# Document passage start
Showing posts with label Our Home. Show all posts
Showing posts with label Our Home. Show all posts

Taking Stock : November





It's day two in bed with laryngitis. Yesterday I read until I fell asleep, over and over again. I could barely keep my eyes open for more than an hour, I just felt so drained. I'm feeling better today, but still taking it easy and reacquainting myself with my laptop. There have been so many good things happening of late, I thought a taking stock post was in order. 

Making: Embossed metal Christmas decorations
Creating: a beautiful engagement ring
Drinking: 'Brisbane Breakfast' T2 Tea - a birthday gift
Listening: Brave Writer with Julie Bogart podcast
Reading: 'It's OK to go up the slide', 'Teach Me To Do It Myself', 'The Bright Stuff', 'You Can Teach Your Child Successfully', 'Homeschooling for success', 'Bring Out the Genius in your Child', 'Trust the Children' 
Finished read aloud: The Children of Cherry Tree Farm, Enid Blyton
Next read aloud: The Children of Willow Farm, Enid Blyton Finished 
Visiting: the Qld Museum to see the Monkeys
Walking: through the Haig Street Quarry in Ipswich
Playing: with homemade playdough (even though I had no cream of tartar)
# Document passage end
● **To do**
(a) Please repeat the passage of the taking stock post starting with "Making: Embossed metal" and going on through "cream of tartar)", word for word.
(b) Answer these questions from the taking stock post:
(i) Which day in bed with laryngitis is the writer on?
(ii) What tea is listed under "Drinking"?
(iii) Where is the walk listed under "Walking"?
# Provided data start
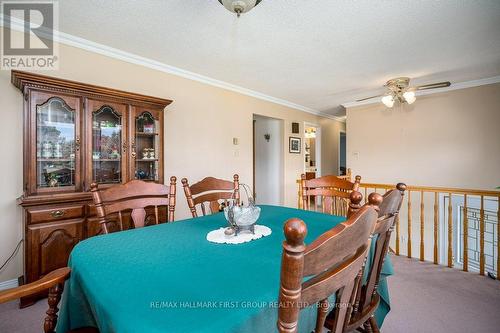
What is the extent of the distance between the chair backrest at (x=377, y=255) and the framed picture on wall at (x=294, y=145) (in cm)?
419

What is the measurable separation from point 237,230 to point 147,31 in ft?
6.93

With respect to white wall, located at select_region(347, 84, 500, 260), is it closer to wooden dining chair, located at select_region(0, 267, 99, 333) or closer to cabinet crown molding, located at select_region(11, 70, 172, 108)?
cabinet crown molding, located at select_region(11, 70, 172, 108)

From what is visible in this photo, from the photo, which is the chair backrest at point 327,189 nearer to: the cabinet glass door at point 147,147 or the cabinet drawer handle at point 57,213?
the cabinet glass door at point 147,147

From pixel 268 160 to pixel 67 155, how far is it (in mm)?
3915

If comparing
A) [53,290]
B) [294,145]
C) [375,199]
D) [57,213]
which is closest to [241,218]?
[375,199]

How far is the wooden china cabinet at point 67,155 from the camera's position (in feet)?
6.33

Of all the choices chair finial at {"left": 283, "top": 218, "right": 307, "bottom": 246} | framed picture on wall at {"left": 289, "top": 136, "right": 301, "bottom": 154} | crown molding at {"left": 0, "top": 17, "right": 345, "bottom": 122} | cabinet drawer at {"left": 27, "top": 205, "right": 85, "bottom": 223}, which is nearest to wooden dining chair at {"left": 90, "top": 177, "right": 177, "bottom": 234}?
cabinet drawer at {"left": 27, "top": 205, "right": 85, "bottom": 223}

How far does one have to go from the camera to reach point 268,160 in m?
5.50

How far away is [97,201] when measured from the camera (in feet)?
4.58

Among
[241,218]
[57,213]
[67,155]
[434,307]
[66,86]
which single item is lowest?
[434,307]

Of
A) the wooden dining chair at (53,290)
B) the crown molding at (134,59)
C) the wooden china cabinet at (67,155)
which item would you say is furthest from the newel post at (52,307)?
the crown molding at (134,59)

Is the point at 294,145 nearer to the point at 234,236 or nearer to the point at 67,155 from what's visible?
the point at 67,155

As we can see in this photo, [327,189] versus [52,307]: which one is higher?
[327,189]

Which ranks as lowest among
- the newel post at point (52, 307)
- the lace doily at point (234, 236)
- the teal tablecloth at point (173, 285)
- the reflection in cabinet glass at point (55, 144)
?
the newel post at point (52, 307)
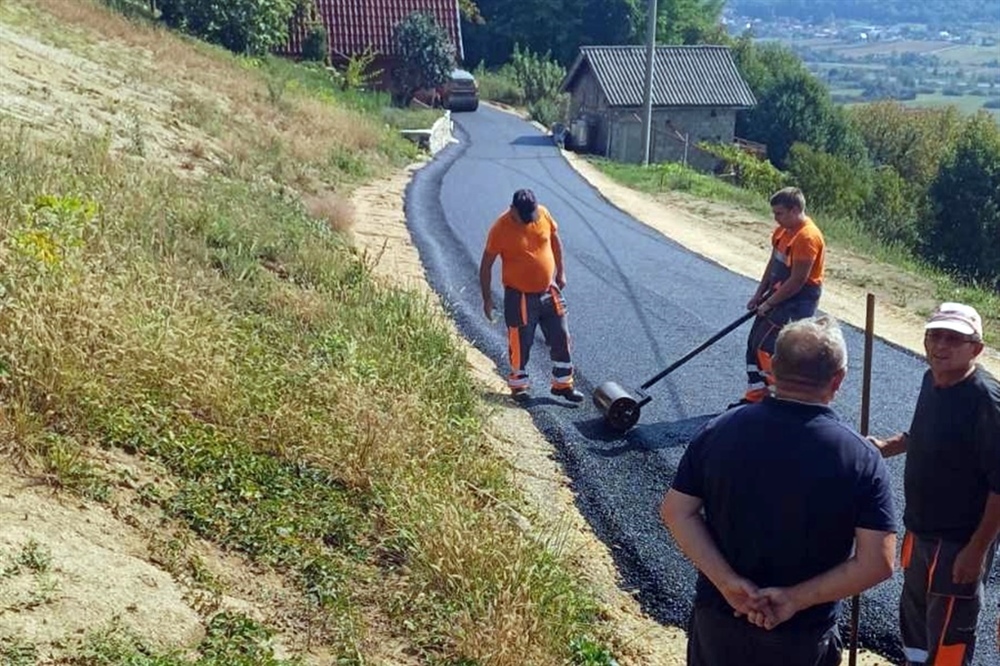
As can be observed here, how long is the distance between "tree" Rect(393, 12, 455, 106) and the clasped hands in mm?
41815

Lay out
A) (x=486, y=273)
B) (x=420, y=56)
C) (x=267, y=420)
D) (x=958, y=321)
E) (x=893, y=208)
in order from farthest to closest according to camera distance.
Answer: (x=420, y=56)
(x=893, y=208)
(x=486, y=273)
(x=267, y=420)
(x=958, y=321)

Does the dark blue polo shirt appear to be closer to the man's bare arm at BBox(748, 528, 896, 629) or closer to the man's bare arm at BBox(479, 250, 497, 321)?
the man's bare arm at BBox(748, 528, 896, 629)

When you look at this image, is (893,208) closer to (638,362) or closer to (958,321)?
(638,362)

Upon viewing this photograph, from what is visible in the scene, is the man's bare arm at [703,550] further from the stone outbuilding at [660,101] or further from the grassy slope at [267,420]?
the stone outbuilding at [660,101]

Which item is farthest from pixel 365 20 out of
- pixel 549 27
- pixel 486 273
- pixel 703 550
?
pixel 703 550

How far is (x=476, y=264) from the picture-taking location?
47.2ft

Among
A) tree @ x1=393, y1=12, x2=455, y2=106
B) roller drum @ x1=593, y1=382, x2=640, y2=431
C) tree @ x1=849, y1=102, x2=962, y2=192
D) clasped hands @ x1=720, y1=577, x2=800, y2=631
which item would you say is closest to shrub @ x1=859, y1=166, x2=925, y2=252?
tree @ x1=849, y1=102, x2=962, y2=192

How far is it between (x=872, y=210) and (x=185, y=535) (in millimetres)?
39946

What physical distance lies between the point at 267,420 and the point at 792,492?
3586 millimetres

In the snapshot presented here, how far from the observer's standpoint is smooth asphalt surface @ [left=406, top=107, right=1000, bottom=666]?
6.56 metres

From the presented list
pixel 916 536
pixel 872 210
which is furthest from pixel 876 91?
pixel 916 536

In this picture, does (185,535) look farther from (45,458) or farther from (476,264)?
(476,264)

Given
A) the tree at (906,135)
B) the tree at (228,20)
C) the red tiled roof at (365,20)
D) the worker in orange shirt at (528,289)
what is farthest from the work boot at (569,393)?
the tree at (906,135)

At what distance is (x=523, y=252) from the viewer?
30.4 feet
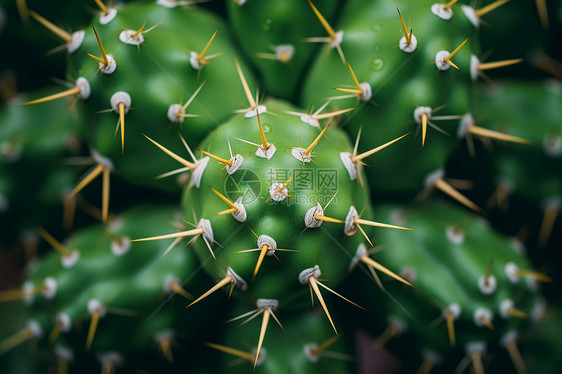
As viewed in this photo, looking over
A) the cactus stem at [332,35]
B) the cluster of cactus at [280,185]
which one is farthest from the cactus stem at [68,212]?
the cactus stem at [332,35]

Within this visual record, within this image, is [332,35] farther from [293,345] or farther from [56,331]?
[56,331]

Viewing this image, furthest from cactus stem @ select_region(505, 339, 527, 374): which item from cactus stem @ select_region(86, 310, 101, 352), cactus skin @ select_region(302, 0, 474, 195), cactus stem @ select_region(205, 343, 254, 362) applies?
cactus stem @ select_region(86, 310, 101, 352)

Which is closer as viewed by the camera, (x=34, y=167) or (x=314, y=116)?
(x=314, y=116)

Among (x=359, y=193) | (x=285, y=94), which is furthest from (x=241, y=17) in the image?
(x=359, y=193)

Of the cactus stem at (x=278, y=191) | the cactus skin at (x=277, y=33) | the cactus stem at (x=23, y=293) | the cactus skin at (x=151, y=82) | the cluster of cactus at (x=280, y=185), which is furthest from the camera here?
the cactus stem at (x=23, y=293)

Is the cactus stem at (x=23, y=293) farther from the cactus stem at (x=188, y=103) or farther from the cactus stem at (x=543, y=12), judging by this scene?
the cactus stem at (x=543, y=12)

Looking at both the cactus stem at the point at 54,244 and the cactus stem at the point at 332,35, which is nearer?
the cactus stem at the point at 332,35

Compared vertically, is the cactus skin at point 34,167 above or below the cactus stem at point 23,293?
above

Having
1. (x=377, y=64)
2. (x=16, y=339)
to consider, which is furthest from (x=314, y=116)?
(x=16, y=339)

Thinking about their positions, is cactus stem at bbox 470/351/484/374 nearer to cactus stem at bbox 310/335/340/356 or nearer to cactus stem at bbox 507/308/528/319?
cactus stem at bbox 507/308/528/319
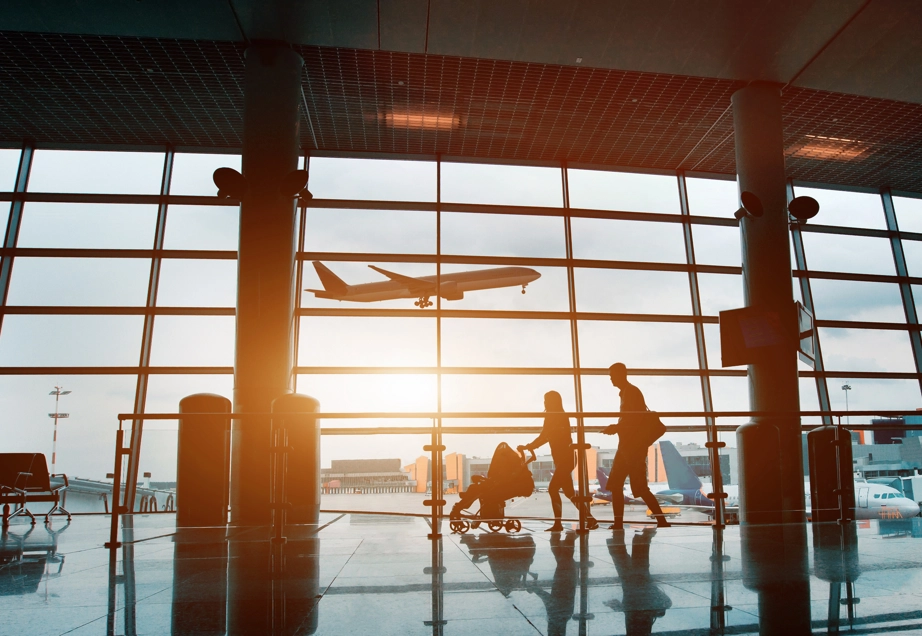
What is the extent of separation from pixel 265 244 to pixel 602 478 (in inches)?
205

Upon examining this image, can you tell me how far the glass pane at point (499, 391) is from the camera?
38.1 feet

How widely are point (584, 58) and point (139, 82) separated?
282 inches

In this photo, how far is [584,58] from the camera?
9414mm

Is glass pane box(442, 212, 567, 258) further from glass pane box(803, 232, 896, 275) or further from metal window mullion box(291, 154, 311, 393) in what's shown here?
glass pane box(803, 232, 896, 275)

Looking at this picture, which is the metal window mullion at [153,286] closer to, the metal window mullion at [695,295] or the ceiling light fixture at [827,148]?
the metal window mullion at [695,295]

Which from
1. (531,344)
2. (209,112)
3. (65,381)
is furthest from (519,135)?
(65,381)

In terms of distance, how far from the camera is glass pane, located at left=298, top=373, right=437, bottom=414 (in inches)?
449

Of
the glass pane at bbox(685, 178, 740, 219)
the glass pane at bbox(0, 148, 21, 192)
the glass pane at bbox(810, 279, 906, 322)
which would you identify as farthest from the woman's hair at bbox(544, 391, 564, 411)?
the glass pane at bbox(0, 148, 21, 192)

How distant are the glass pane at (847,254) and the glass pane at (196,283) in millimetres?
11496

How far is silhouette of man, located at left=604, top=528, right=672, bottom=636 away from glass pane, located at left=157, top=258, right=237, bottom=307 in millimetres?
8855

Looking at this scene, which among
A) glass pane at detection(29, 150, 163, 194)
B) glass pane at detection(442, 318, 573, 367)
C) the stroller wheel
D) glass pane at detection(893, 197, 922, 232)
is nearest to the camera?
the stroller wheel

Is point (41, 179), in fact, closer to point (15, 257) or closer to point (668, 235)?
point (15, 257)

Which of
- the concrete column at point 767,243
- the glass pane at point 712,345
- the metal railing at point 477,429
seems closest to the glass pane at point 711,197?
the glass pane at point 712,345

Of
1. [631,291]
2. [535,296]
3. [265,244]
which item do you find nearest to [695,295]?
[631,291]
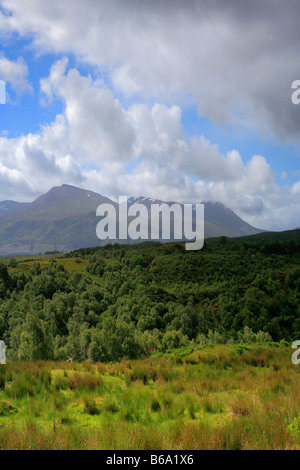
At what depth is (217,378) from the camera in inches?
# Provided data end
● **Set of answers**
(a)
Making: Embossed metal Christmas decorations
Creating: a beautiful engagement ring
Drinking: 'Brisbane Breakfast' T2 Tea - a birthday gift
Listening: Brave Writer with Julie Bogart podcast
Reading: 'It's OK to go up the slide', 'Teach Me To Do It Myself', 'The Bright Stuff', 'You Can Teach Your Child Successfully', 'Homeschooling for success', 'Bring Out the Genius in your Child', 'Trust the Children' 
Finished read aloud: The Children of Cherry Tree Farm, Enid Blyton
Next read aloud: The Children of Willow Farm, Enid Blyton Finished 
Visiting: the Qld Museum to see the Monkeys
Walking: through the Haig Street Quarry in Ipswich
Playing: with homemade playdough (even though I had no cream of tartar)

(b)
(i) Day two.
(ii) 'Brisbane Breakfast' T2 Tea, a birthday gift.
(iii) Through the Haig Street Quarry in Ipswich.